• Selected extract:
------------------------------------------------
The interpretations of this chapter vary, with women in some churches being denied a vote in church affairs, denied the right to serve as teachers of adult Bible classes or as missionaries, and generally disenfranchised from the duties and privileges of church leadership, while in other churches allow women to perform any role open to non-ordained men.
Does this chapter carry the same meaning for the modern church when it is interpreted in light of the socio-cultural situation of Saint Paul’s time?
A key word in this chapter is translated as “exercising authority.” But has it been properly translated, and what did the concept mean? Did Saint Paul ever intend these verses to apply to the Church at all times and in all places?
Reading the chapter
Saint Paul wants all those in positions of leadership to be prayed for (verse 1), “so that we may lead a quiet and peaceable life” (verse 2). Saint Paul uses the word “quiet” several times throughout this chapter.
In verses 3-4, he says that to lead such a life is pleasing to God, “who desires everyone to be saved and to come to the knowledge of the truth.” He mentioned in chapter 1 about the law being good if it was used “legitimately” (I Timothy 1: 8). He now returns back to this theme of “truth.”
In verse 5, Saint Paul writes: “For there is one God; there is also one mediator between God and humankind, Christ Jesus, himself human …”
This is the only place in the canon of Scripture that the phrase “Christ Jesus, himself human” or “the man, Christ Jesus” is used.
In verse 7, Saint Paul says that he was made an apostle and preacher because of the testimony of Christ. Then, he says: “(I am telling the truth, I am not lying), a teacher of the Gentiles in faith and truth.”
Here he uses the word “truth” twice, first to defend his calling, his place in the body of Christ. He says, “I am not lying,” probably because he was assumed to be a liar in the Church. The Church in Ephesus had so much false teaching coming within it, that even Saint Paul was not trusted by everyone there.
In verse 8, he hones in to focus on the particular situation in Ephesus: “I desire, then, that in every place the men should pray, lifting up holy hands without anger or argument.”
Instead of praying simply, the men in the Church in Ephesus were praying with anger. The false teaching in Ephesus has had such an effect on the church that the men are angry and quarrelling at prayer time.
------------------------------------------------
• Extracted entries:
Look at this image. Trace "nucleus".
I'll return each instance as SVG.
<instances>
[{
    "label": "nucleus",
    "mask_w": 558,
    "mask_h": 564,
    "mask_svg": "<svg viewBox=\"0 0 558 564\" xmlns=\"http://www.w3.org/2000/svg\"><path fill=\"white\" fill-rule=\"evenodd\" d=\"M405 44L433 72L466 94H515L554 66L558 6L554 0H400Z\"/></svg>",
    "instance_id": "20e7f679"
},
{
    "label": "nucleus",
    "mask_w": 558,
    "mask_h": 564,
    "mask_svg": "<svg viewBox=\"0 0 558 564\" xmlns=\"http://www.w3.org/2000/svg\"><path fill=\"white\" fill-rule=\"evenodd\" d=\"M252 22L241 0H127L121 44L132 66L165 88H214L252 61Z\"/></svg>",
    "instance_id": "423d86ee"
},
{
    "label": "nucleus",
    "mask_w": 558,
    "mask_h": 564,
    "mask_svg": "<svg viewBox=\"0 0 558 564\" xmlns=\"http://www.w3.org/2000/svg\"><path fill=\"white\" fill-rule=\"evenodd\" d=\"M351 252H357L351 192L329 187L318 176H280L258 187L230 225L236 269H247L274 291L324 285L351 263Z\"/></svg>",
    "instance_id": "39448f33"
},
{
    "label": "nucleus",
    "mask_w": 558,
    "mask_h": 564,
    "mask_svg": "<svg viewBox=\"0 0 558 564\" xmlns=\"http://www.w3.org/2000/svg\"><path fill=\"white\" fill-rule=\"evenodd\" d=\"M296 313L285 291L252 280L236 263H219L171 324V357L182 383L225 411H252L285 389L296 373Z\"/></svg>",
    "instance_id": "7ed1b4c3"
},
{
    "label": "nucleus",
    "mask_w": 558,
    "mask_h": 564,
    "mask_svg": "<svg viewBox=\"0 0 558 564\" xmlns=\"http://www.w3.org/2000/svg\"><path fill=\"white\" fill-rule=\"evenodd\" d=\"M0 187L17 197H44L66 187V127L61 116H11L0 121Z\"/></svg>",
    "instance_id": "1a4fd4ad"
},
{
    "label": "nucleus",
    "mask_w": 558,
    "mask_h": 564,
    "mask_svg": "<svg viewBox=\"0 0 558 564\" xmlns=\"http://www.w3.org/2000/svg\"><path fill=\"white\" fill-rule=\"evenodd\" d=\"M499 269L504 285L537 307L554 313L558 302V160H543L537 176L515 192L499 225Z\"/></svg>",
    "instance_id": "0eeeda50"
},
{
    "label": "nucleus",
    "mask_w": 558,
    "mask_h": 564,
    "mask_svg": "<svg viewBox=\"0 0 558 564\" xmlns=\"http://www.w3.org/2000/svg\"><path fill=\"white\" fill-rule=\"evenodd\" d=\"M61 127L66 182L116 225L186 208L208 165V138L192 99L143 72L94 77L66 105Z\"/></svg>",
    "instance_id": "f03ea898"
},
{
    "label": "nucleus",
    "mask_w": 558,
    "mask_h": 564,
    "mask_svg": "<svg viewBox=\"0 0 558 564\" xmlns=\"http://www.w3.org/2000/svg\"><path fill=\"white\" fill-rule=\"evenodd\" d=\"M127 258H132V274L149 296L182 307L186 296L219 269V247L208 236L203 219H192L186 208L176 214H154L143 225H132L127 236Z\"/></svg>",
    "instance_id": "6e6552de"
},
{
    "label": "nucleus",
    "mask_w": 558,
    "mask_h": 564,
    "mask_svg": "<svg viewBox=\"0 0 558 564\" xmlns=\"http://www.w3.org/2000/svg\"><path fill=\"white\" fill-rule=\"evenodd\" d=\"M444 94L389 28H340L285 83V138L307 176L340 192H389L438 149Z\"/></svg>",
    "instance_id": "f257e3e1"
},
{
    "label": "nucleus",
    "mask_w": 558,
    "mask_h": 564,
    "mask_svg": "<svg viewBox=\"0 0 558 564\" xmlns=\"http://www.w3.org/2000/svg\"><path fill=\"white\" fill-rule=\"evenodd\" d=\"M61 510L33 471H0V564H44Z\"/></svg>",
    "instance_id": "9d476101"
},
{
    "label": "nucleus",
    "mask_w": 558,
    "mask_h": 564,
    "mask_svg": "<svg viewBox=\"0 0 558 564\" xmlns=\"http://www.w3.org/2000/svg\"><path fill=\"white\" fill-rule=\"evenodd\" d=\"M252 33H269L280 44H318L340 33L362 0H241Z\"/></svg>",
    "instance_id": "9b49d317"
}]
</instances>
------------------------------------------------
• Problems:
[1] Set down the passage of the commentary that runs between "The interpretations of" and "to non-ordained men.", inclusive.
[2] Condense the paragraph of the commentary that begins "Here he uses the word “truth” twice" into a shorter version that keeps its main facts.

• Answers to the problems:
[1]
The interpretations of this chapter vary, with women in some churches being denied a vote in church affairs, denied the right to serve as teachers of adult Bible classes or as missionaries, and generally disenfranchised from the duties and privileges of church leadership, while in other churches allow women to perform any role open to non-ordained men.

[2] Saint Paul uses "truth" twice, first to defend his calling and his place in the body of Christ. He adds "I am not lying" probably because some in the Church took him for a liar. False teaching in Ephesus was so widespread that not everyone there trusted even him.